Metaphor in Materials

At the lengthy entry ramp, there's a soaring, 26-metre structure of pelts trapped by utility lines. It serves as a analogy for the governance and financial structures limiting the Sámi. Partly a utility pole, part heavenly staircase, this section of the exhibit, titled Goavve-, refers to the Sámi name for an extreme weather phenomenon, whereby thick sheets of ice appear as changing weather thaw and solidify again the snow, encasing the reindeers' primary cold-season food, moss. Goavvi is a outcome of global heating, which is happening up to much more rapidly in the Arctic than globally.

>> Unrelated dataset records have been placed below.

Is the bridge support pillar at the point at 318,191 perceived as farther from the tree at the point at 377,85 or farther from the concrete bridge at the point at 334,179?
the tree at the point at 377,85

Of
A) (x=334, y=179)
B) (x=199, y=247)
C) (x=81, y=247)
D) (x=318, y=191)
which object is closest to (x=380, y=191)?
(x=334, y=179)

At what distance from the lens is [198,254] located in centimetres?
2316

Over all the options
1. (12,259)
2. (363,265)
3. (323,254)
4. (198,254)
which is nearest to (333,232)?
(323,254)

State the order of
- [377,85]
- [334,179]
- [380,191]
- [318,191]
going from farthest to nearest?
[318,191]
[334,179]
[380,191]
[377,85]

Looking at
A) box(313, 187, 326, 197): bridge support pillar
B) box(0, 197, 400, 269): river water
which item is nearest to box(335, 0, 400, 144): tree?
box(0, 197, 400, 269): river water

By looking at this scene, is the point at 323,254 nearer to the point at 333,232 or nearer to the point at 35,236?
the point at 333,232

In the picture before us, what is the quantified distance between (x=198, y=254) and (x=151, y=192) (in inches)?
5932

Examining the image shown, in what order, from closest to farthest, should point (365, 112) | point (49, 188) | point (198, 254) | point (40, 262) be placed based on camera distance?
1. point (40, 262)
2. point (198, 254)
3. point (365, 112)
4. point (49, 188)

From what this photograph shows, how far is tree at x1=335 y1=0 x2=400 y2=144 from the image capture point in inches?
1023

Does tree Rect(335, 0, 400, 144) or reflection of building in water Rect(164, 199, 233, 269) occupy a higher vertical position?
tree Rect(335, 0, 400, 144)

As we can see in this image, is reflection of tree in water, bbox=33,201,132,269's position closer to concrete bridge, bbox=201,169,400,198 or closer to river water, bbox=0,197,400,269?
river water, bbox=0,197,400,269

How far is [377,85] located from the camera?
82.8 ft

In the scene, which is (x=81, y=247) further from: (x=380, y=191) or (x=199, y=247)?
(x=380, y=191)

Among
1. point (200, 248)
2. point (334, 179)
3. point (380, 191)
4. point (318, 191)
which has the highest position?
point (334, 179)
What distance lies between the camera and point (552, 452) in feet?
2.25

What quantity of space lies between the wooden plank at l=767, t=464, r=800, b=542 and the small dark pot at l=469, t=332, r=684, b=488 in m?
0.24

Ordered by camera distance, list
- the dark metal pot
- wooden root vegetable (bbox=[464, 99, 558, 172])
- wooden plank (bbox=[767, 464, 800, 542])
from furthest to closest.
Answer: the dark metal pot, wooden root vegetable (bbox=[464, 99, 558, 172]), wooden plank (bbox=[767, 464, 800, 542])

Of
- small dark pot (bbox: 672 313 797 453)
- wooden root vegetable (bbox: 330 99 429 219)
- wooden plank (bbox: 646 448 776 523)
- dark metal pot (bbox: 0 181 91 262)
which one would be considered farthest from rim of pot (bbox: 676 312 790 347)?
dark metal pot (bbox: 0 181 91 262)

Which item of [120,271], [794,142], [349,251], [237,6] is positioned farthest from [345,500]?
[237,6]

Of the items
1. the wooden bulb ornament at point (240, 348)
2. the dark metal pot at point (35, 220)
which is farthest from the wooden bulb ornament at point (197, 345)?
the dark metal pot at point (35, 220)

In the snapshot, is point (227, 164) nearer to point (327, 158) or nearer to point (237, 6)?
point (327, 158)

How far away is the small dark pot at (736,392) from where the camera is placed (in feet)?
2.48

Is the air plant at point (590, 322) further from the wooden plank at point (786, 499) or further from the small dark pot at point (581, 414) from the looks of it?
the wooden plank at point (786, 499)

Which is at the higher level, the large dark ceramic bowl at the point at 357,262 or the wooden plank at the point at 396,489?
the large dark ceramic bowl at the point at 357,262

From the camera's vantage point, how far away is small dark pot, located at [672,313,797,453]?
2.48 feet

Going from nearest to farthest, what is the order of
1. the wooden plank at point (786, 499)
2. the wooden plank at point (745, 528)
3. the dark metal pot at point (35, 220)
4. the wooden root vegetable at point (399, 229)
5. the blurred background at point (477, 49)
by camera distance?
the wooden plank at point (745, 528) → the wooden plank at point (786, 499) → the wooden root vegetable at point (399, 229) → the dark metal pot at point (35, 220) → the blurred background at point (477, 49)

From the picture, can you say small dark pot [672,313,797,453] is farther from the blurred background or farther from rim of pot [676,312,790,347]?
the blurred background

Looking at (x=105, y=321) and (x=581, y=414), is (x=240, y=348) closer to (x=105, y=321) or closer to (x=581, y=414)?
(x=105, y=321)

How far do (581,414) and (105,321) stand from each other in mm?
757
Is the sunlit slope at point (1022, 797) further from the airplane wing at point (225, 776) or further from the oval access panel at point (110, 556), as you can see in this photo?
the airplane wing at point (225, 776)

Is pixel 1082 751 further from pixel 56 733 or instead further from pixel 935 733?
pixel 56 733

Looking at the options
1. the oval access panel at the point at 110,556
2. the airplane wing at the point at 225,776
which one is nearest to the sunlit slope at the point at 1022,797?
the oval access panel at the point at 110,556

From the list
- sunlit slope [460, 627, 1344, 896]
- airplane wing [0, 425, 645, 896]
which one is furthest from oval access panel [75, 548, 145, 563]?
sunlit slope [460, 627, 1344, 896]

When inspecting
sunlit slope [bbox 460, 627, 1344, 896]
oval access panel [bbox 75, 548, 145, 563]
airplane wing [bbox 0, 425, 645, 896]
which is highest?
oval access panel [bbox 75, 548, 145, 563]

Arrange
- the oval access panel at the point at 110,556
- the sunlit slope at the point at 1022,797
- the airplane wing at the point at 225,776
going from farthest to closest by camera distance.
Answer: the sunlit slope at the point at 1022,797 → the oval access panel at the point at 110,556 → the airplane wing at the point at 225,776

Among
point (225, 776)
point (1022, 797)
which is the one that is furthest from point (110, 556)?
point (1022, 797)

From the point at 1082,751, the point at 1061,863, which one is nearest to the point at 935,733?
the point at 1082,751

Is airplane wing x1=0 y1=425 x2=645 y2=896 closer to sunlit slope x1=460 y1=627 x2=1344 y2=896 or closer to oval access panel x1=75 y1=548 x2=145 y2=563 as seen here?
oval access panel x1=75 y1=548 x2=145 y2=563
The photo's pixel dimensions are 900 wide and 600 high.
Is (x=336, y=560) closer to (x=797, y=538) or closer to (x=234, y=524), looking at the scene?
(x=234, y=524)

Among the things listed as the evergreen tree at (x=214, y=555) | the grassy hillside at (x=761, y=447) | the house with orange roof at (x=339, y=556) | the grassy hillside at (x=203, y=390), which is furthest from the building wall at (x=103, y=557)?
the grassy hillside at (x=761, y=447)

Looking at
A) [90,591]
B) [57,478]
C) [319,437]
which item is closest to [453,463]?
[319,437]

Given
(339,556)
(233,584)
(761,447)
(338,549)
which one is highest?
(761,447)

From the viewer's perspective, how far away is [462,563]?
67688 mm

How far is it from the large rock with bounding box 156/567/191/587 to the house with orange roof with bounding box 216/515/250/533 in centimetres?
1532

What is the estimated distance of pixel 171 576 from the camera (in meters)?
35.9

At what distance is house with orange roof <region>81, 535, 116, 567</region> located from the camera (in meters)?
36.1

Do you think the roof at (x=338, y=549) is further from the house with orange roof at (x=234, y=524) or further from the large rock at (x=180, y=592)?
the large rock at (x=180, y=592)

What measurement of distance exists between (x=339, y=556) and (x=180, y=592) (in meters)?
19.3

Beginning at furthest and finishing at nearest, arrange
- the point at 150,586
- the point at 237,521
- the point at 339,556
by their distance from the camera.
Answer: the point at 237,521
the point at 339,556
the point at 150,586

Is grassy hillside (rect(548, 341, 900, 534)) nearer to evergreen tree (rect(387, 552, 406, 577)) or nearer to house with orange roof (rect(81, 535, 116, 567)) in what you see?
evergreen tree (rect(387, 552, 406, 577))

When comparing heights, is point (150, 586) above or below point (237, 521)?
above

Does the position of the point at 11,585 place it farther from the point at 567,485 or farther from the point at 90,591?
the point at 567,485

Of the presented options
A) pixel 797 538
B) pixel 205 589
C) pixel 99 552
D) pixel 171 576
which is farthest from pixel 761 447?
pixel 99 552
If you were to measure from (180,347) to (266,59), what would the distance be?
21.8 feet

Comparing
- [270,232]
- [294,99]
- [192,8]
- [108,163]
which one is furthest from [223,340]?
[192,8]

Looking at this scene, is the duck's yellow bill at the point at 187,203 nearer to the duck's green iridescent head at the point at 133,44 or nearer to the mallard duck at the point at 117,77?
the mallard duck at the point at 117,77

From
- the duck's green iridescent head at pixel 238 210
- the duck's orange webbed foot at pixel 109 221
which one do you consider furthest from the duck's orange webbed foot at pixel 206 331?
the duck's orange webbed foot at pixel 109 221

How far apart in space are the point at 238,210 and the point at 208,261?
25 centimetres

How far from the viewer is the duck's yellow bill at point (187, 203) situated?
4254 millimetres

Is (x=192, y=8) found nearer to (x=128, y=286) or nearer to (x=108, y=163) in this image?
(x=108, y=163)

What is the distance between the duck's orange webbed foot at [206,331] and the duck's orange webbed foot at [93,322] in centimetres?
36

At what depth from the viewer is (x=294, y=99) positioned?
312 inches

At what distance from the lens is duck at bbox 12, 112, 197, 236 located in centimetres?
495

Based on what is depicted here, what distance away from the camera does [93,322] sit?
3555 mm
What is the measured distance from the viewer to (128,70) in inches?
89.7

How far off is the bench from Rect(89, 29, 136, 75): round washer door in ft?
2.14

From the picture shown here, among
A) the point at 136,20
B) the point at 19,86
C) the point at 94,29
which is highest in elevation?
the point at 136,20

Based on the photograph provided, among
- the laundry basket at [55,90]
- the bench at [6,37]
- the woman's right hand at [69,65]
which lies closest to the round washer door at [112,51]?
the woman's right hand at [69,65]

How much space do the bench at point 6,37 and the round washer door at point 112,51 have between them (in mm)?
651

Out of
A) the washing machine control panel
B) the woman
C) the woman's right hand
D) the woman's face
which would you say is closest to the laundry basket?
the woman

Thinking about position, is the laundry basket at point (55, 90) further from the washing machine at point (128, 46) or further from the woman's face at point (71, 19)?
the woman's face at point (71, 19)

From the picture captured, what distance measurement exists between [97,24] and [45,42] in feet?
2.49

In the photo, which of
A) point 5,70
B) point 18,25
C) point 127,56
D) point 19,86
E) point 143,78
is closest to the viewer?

Previously, I visited Sara in Guovdageaidnu during a goavvi winter and went with Sámi herders on their snowmobiles in chilly conditions as they carried trailers of supplementary feed on to the barren frozen landscape to dispense through labor. These animals crowded round us, pawing the slippery ground in vain for vegetative bits. This costly and labour-intensive process is having a drastic impact on animal rearing—and on the animals' independence. But the other option is starvation. As goavvi winters become routine, reindeer are dying—a number from hunger, others drowning after sinking in lakes and rivers through unstable frozen surfaces. On one level, the art is a memorial to them. "With the layering of materials, in a way I'm transporting the phenomenon to London," says Sara.

Contrasting Perspectives

This artwork also highlights the stark contrast between the modern understanding of power as a resource to be harnessed for gain and existence and the Sámi philosophy of energy as an inherent life force in animals, humans, and nature. Tate Modern's history as a coal and oil power station is tied up in this, as is what the Sámi view as environmental exploitation by Scandinavian states. As they strive to be exemplars for clean sources, Scandinavian countries have locked horns with the Sámi over the development of turbine fields, water power facilities, and mines on their ancestral land; the Sámi assert their fundamental freedoms, ways of life, and way of life are at risk. "It's challenging being such a tiny group to defend yourself when the justifications are rooted in saving the world," Sara notes. "Mining practices has co-opted the language of ecology, but yet it's just striving to find alternative ways to maintain practices of consumption."

Family Struggles

The artist and her family have personally clashed with the Norwegian government over its tightening regulations on herding. In 2016, Sara's brother embarked on a series of unsuccessful lawsuits over the forced culling of his herd, supposedly to stop excessive feeding. In support, Sara created a extended set of creations titled Pile O'Sápmi including a huge drape of four hundred animal bones, which was shown at the 2017's event Documenta 14 and later purchased by the national institution, where it hangs in the entryway.

The Role of Art in Awareness

For many Sámi, creative work is the exclusive realm in which they can be understood by the global community. Recently, Sara was {one of three|among a group of|

Janice Decker
Janice Decker

A technology strategist with over a decade of experience in digital innovation and sustainable tech solutions.